Already in force in the public sector, the IR35 (off-payroll working) legislation is designed to ensure off-payroll workers pay broadly the same tax and National Insurance contributions as their employee colleagues.
The legislation, which is due to be extended to cover private sector companies, defines off-payroll workers as being those who work for a client through their own intermediary, but who would be an employee if they were providing their services directly.
An intermediary can be a worker’s own limited company – known as a personal service company (PSC) – a partnership, or another individual. People working through an intermediary pay Income Tax and National Insurance contributions in a different way to an employee.

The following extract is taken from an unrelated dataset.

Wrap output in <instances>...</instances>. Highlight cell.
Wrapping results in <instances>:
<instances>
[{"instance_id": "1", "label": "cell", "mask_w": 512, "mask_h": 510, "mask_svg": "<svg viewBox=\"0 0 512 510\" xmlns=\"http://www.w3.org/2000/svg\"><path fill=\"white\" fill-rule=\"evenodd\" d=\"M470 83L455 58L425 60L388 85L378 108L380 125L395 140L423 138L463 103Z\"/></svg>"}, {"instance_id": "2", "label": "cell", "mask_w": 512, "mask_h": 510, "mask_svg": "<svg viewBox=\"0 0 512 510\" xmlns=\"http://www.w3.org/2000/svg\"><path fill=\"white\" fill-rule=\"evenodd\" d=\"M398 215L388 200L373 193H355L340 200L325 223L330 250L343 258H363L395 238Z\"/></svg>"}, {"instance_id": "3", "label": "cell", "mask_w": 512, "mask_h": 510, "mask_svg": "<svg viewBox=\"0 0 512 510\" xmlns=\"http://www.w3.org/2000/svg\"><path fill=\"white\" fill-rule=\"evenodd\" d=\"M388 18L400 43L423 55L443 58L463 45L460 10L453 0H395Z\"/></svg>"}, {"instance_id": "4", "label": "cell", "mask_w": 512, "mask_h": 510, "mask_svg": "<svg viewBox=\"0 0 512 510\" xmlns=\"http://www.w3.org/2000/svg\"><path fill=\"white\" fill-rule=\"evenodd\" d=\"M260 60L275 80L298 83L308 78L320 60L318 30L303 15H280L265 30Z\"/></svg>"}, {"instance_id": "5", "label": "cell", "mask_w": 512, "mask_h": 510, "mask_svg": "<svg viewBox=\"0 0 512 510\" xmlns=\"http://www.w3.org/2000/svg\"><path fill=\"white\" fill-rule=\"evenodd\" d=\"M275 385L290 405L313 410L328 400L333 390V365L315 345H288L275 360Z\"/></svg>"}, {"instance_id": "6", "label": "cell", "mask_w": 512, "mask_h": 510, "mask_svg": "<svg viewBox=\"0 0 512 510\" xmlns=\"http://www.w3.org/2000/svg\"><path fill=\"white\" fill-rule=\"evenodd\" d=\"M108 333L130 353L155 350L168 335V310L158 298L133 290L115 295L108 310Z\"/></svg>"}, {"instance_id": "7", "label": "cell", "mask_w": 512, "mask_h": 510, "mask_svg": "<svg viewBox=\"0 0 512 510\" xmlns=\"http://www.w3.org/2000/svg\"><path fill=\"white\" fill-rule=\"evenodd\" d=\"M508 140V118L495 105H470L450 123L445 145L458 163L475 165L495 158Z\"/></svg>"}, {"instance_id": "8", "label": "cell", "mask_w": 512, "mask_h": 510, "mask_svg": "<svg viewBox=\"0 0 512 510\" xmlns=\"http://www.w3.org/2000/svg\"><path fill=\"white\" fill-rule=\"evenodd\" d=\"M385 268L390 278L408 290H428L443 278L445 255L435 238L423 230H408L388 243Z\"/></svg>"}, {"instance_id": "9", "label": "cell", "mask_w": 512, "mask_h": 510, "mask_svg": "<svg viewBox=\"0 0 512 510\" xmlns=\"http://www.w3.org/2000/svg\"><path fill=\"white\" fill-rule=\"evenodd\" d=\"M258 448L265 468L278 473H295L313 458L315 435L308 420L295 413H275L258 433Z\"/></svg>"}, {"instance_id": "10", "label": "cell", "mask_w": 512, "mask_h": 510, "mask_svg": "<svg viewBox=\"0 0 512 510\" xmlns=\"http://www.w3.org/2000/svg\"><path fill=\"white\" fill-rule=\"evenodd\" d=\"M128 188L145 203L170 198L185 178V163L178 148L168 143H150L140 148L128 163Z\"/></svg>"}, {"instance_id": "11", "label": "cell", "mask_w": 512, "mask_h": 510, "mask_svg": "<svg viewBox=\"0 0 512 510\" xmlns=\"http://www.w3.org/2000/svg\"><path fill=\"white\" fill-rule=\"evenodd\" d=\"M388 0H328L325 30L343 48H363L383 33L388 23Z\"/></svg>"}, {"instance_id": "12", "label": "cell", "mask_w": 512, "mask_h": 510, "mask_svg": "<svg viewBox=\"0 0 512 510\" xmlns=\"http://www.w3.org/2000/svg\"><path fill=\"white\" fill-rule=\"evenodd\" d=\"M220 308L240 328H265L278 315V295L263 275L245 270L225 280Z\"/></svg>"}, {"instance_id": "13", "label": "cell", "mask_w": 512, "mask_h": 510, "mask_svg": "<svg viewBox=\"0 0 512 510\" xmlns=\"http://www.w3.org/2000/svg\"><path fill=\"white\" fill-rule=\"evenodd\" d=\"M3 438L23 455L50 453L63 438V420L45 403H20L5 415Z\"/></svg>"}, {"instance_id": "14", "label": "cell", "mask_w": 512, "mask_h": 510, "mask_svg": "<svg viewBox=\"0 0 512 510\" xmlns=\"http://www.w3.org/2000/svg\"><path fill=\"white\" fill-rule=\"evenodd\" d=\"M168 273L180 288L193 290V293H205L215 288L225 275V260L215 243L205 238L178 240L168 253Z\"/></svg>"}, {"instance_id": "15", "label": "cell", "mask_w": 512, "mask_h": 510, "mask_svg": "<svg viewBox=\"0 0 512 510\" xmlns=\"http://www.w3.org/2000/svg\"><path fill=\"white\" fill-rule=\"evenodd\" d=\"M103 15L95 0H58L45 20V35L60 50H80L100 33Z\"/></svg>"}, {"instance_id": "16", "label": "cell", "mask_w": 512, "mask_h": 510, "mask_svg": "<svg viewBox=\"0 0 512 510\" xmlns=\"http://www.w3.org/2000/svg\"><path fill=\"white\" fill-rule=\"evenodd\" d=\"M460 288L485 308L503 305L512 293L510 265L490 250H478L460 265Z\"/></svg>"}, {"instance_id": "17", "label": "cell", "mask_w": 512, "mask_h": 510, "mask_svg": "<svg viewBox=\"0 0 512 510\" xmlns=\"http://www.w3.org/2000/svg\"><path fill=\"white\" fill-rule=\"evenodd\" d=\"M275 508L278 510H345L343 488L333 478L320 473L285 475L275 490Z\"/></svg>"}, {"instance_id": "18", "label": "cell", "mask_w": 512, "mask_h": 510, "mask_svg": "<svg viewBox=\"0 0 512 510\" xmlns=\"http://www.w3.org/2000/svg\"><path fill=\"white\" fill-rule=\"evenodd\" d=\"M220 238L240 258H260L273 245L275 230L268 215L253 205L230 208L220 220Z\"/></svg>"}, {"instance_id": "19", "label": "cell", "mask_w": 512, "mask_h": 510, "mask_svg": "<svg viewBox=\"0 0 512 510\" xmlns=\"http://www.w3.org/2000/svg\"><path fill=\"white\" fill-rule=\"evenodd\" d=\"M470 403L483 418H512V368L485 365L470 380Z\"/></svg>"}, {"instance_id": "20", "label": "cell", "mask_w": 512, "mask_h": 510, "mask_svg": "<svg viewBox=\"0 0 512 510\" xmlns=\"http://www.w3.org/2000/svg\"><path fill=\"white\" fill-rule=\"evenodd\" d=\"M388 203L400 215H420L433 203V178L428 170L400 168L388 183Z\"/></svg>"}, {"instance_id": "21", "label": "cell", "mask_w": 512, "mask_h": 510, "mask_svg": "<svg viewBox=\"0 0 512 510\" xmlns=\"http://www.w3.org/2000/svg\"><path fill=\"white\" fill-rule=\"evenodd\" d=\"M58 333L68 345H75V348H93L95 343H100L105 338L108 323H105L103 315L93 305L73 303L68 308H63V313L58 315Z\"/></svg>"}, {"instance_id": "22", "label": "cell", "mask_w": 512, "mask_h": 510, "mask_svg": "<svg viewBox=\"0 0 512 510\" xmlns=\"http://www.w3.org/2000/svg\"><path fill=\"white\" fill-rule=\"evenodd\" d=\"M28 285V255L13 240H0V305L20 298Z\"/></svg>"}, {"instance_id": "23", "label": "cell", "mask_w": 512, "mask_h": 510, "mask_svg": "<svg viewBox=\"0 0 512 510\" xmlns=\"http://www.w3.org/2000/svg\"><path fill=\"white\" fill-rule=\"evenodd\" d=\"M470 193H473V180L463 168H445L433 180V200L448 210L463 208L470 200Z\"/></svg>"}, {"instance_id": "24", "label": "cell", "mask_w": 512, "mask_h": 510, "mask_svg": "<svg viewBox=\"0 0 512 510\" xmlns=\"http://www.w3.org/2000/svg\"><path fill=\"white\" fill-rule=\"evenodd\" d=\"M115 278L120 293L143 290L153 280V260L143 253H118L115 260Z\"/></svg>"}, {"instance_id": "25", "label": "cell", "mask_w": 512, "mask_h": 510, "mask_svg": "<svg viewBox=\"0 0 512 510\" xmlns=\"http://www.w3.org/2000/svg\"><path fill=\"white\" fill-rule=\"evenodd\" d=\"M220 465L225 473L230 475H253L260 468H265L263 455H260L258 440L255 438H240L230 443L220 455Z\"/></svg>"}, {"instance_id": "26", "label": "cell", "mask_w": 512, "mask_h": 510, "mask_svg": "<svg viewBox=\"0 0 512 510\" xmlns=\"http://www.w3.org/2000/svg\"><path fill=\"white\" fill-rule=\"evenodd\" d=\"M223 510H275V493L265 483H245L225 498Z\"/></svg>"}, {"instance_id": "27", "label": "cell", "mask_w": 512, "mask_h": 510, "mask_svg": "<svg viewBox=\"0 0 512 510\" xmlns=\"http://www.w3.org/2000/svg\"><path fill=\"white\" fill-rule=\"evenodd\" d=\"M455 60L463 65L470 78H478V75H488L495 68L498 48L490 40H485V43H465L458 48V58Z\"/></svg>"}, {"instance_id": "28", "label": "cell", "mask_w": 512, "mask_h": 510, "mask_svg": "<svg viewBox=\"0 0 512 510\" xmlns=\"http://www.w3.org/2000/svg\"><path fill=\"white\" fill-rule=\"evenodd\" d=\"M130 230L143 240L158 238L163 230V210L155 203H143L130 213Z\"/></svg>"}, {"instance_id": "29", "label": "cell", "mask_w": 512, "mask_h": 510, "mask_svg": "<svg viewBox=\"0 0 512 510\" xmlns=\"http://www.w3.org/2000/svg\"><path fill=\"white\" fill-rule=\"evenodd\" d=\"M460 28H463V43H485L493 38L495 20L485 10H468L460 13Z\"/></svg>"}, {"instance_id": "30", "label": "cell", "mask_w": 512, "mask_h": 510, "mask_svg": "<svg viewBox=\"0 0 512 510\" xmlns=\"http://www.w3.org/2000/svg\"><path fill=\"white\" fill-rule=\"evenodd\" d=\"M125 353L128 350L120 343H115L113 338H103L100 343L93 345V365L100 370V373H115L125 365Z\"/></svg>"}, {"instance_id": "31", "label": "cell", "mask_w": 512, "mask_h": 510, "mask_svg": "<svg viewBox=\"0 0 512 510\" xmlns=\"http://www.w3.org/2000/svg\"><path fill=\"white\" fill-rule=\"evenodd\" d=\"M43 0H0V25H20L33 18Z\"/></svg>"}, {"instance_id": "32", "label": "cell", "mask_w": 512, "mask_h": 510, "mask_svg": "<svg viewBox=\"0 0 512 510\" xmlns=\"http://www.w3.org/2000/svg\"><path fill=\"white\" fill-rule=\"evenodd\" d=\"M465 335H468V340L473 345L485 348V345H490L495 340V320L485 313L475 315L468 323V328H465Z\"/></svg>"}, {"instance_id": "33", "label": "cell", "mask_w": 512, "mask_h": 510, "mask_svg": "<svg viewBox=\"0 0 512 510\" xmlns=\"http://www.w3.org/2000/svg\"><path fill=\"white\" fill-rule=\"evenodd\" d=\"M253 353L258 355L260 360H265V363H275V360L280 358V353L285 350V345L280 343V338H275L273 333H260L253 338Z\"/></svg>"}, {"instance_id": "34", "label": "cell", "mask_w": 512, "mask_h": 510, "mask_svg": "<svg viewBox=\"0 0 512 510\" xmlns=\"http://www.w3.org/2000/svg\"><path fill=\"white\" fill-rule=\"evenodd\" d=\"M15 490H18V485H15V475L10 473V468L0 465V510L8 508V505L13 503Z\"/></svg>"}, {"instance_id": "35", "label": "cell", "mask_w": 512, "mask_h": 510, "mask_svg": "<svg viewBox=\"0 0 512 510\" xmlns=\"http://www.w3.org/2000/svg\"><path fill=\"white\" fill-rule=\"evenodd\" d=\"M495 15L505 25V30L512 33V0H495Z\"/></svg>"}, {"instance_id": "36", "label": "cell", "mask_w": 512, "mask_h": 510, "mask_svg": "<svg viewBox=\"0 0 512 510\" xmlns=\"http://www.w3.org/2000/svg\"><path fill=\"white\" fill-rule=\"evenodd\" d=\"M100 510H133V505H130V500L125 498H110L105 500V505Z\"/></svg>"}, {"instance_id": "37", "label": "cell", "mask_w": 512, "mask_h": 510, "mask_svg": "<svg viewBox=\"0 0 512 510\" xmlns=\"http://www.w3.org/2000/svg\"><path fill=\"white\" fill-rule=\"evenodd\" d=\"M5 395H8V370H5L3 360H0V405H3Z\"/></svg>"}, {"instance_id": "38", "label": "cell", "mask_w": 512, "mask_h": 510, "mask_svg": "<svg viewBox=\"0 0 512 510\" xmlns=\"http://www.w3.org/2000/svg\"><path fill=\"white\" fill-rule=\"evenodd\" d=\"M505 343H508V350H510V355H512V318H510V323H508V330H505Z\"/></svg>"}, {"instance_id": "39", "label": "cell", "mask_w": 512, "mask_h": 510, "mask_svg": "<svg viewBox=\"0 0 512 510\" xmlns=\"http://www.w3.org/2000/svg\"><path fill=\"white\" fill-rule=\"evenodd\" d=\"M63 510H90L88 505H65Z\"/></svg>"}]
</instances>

Jon Harvey, employment tax supervisor at MHA MacIntyre Hudson, warned that HMRC’s consultation on the proposed application of IR35 legislation to private companies shines a spotlight on the additional complexities of rolling out the changes to the private sector.
“It’s always been the intention to exclude small businesses from the rules, but there is still no watertight definition of what will constitute a small business,” said Jon. “In the public sector the size of the organisation is irrelevant as the rules apply to all. However, in the private sector the size of the business will be a crucial factor.
“A legal no-man’s land beckons for small private companies: do they need to implement IR35 rules or not?”
Jon outlined how the current consultation suggests taking the definition of a small company from the Companies Act 2006, but this only applies to limited companies.
He warned: “If you’re a small unincorporated business, for example a sole-trader or a partnership, you probably need to tread very carefully and take appropriate advice before concluding you’re safe from IR35.
“The consultation proposes defining whether an unincorporated business is small by the number of its employees. This is a questionable approach given a company might qualify as small only if it defines members of its workforce as off-payroll, the whole crux of the issue IR35 is trying to address.” Jon added the consultation also raised a significant question over timing, with HMRC pledging the legislation to introduce IR35 changes will be in a draft Summer Finance Bill, while the consultation runs to 28 May 2019.
“This leaves a very short window for it to be incorporated into any draft Summer Finance Bill, which would have to be published soon after the deadline to allow time to pass through parliament,” said Jon.
“Introducing the relevant IR35 legislation after the Autumn Budget may be too late to meet the target implementation date of April 2020.
“In trying to introduce complicated legal changes in a relatively short space of time, the government is likely to run up against its own self-imposed deadline, and a potential repeat of what happened when IR35 was introduced in the public sector where we saw employers left with a little over two weeks to understand the new rules and put in procedures to ensure they remained compliant with the new legislation.”